Chapter 3 Operations on sets and functions

3.1 Set operations

We have already seen a few ways of making new sets from old like specification or taking Cartesian products. We are now going to look at some common set operations which allow us to make lots of new sets.

Definition 3.1 (union) The union of two sets \(A\) and \(B\) is set containing all the elements that are in \(A\) or \(B\) (or both). We write it \(A\cup B\).

Figure 3.1: picture of a union of two sets, sets represented as overlapping circles

We don’t just have to take unions over pairs of sets. In fact we can take a union over almost any collection of sets. Formally, suppose that \(C\) is a set all of whose elements are sets then we can define a new set \[ \bigcup C = \{ x \,:\, \exists S \in C\, \mbox{s.t.}\, x \in S\}.\] or we write \[ \bigcup_{S \in C}S =\{ x \,:\, \exists S \in C\, \mbox{s.t.}\, x \in S\}.\]

Remark. In practice most unions we take over larger collections of sets won’t be written like they are in the formal definition. It is common so see a union taken of a sequence of sets \(A_1, A_2, A_3, \dots\) then we write \(\bigcup_n A_n\) to be the union of all these sets.

Example 3.1 \[ \{1,2,3\} \cup \{ 1,2, 4\} = \{1,2,3,4\}.\]

Example 3.2 \[ \bigcup_{n \in \mathbb{N}} [[n]] = \mathbb{N}. \]

Lemma 3.1 Suppose that \(A, B\) and \(C\) are sets then the following are true

\(A \cup \emptyset = A\),
\(A \cup (B \cup C) = (A \cup B)\cup C\),
\(A \cup B = B \cup A\),
\(A \cup B = B\) if and only if \(A \subseteq B\),
\(A \cup A = A\)

Another very important set operation is taking intersections.

Definition 3.2 (intersection) Given two sets \(A\) and \(B\) the intersection of \(A\) and \(B\) is the set containing the elements in both \(A\) and \(B\).

Figure 3.2: picture of the intersection of two sets, sets represented by overlapping circles

As with unions, we don’t have to do this with a pair of sets. If \(C\) is a set all of whose elements are sets we can write \[ \bigcap C = \{ x \,:\, x \in S \, \forall \, S \in C\}. \] or we write \[ \bigcap_{S \in C}S = \{ x \,:\, x \in S \, \forall \, S \in C\}. \]

An important piece of notation is that if \(A\) and \(B\) are sets with \(A \cap B = \emptyset\) then we say that \(A\) and \(B\) are disjoint.

Figure 3.3: picture showing two disjoint sets

Remark. Again as with unions, we will more often see this definition applied to sequences of sets using notation like \[ \bigcap_n A_n. \]

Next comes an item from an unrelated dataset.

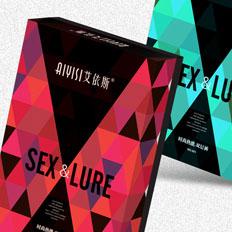 红动中国2012.一月至二月包装专区精华作品集
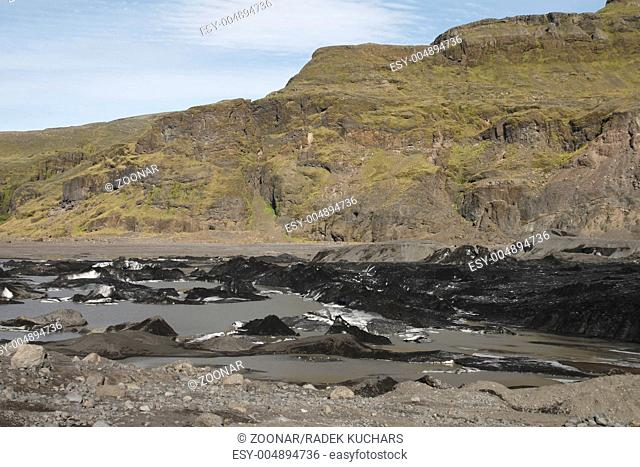 Sólheimajökull - one of the outlet glaciers glacier tongues of the Mýrdalsjökull ice cap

Example 3.3 \[ \{1,2,3\} \cap \{ 1,2,4\} = \{1,2\}.\]

Example 3.4 \[\bigcap_{n \in \mathbb{N}} [[n]] = \emptyset. \]

and

\[ \bigcap_{n \geq 2} [[n]] = [[2]].\]

Lemma 3.2 Given sets \(A, B, C\) the following are true

\(A \cap \emptyset = \emptyset\),
\((A \cap B) \cap C = A \cap (B\cap C)\),
\(A \cap B = B \cap A\),
\(A \cap B = B\) if and only if \(A \supset B\),
\(A \cap A = A\).

Definition 3.3 (set difference) If \(A\) and \(B\) are sets the we define the set difference which we write \(A - B\) (or sometimes \(A \setminus B\)) by

\[ A - B = \{ x \,:\, x \in A, x \notin B\}. \]

Figure 3.4: picture of setminus with sets represented by overlappying circles

Remark. WARNING: Unlike union and intersection, set difference is not commutative.

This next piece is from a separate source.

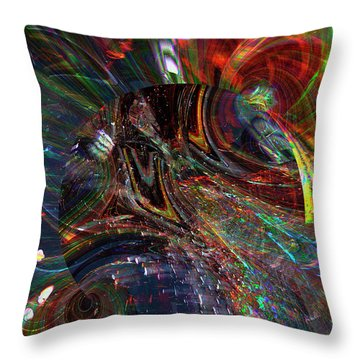 The Lucid Planet Throw Pillow by Richard Thomas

Example 3.5 \[ \{1,2,3\} - \{1,2,4\} = \{3\}, \quad \{1,2,4\} - \{1,2,3\} = \{4\}.\]

3.2 Using set operations together

There are some rules for how set operations interact with each other. Usually these are easy to remember/prove by drawing pictures or by writing out exactly what each operation means.

Lemma 3.3 Suppose that \(A, B\) and \(C\) are sets then we can distribute intersections and unions with each other in the following way

\(A \cap (B \cup C) = (A \cap B) \cup (A \cap C)\)

Figure 3.5: picture of distibutivity of union

\(A\cup (B \cap C) = (A \cup B) \cap (A \cup C)\)

Figure 3.6: picture of distibutivity of intersection

Proof. These results are very straightforward to prove. We remember that that if \(x \in A \Rightarrow x \in B\) and \(x \in B \Rightarrow x \in A\) then \(A = B\).

If \(x \in A \cap (B \cup C)\) then we know \(x \in A\) and \(x \in B\) or \(x \in C\). Therefore \(x \in A\) and \(x \in B\) or \(x \in A\) and \(x \in C\) so \(x \in (A\cap B) \cup (A \cap C)\).

The second result is proved similarly.

As there are only 3 sets involved the pictures probably provide a clearer (and still rigorous) proof for most people. However with four or more sets it becomes impossible to draw sets with all the possible intersections, so we need to be able to use symbols too.

We also have a similar result involving setminuses.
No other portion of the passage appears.